DieYoungStrong said:


> So you're saying he's a plumber?



Hey itsa meee...Maaaario...you wanna stay ata my hotel?


----------



## John Ziegler (Dec 26, 2016)

Buffalo Bill

View attachment 3519


----------



## ECKSRATED (Dec 27, 2016)

Haha if u knew who I am. No one gives a ****kkkk about some juiced up broad that looks like a dude. Nasty little fukkers. I'm sure u have a big cock tho


----------



## OBO15 (Dec 27, 2016)

Not a broad you DOPE. I'm sure my big cock is way bigger than yours.


----------



## Flyingdragon (Dec 27, 2016)

Can u prove it?



OBO15 said:


> Not a broad you DOPE. I'm sure my big cock is way bigger than yours.


----------



## lexus7977 (Dec 27, 2016)

silvereyes87 said:


> View attachment 3516
> 
> Hey guys he's just trying to help out these competitors with the cost!
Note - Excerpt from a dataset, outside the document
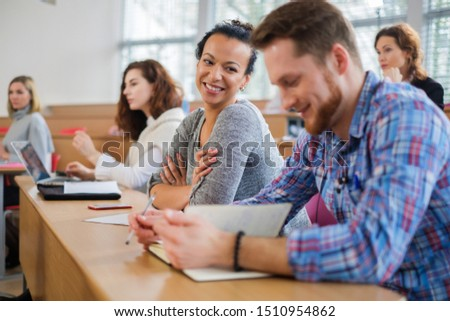 Multinational group of students in an auditorium #1510954862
Be easy on him!


Hahaha!!!!!!


----------



## heavydeads83 (Dec 29, 2016)

I hope I can come up with the money to go.  My buddy put up a huge total at a meet in Iowa and got invited to it.  Two other buddies are going also so hopefully I'll be able to make the trip.  I've Always wanted to go up there.


----------



## OBO15 (Jan 7, 2017)

See you all at the Classic.


----------



## ECKSRATED (Jan 7, 2017)

OBO15 said:


> See you all at the Classic.



We'll be checking the news to see if anyone "dissapears" in the Ohio area.


----------



## OBO15 (Jan 8, 2017)

Oh no, not again, it hurts so good, I don't understand.  INFATUATION.:32 (1):


----------



## ECKSRATED (Jan 8, 2017)

OBO15 said:


> Oh no, not again, it hurts so good, I don't understand.  INFATUATION.:32 (1):



Did u walk around all day wearing your bodybuilding.com stringer and tights while flexing your lats?


----------



## OBO15 (Jan 8, 2017)

LOL, you are good.


----------